## [Exercise prompt]
Select and copy each line of the items that contains the word "which".

Collected data:
————

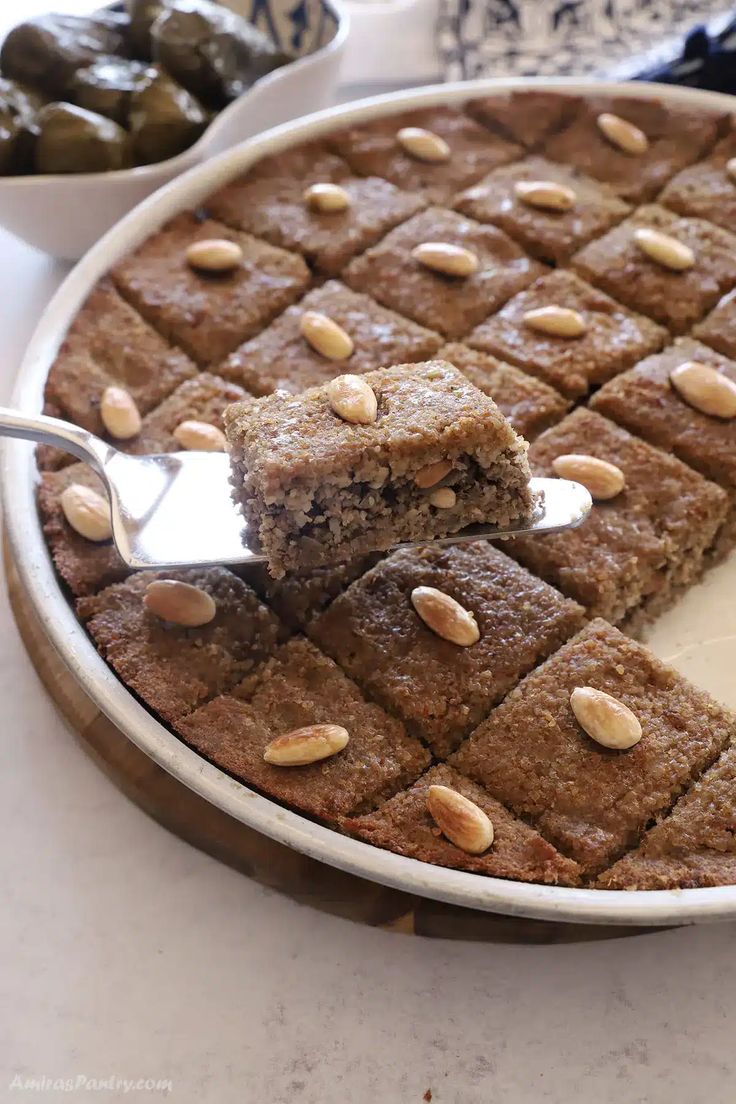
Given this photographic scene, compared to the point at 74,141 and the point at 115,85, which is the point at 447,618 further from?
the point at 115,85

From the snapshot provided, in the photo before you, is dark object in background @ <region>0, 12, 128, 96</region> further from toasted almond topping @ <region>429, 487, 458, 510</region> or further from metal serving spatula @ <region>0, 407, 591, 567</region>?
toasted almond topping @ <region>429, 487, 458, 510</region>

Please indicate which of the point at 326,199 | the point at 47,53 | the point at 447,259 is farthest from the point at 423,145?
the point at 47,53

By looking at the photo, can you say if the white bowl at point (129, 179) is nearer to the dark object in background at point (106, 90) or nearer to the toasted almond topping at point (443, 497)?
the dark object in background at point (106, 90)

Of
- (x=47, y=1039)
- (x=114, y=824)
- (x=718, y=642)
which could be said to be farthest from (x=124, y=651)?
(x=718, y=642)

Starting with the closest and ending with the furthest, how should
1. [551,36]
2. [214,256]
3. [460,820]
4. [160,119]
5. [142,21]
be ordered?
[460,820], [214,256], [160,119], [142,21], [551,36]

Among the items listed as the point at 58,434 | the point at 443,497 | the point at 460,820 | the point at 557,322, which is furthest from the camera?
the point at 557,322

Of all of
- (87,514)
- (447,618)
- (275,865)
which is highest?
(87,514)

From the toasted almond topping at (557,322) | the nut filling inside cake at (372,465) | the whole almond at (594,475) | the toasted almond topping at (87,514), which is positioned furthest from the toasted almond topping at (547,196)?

————

## [Response below]
Given this photographic scene, compared to the point at 74,141 and the point at 115,85, which is the point at 447,618 further from?
Please indicate which of the point at 326,199 | the point at 47,53 | the point at 447,259 is farthest from the point at 423,145?
which could be said to be farthest from (x=124, y=651)?
Among the items listed as the point at 58,434 | the point at 443,497 | the point at 460,820 | the point at 557,322, which is furthest from the camera?
which is highest?
From the toasted almond topping at (557,322) | the nut filling inside cake at (372,465) | the whole almond at (594,475) | the toasted almond topping at (87,514), which is positioned furthest from the toasted almond topping at (547,196)?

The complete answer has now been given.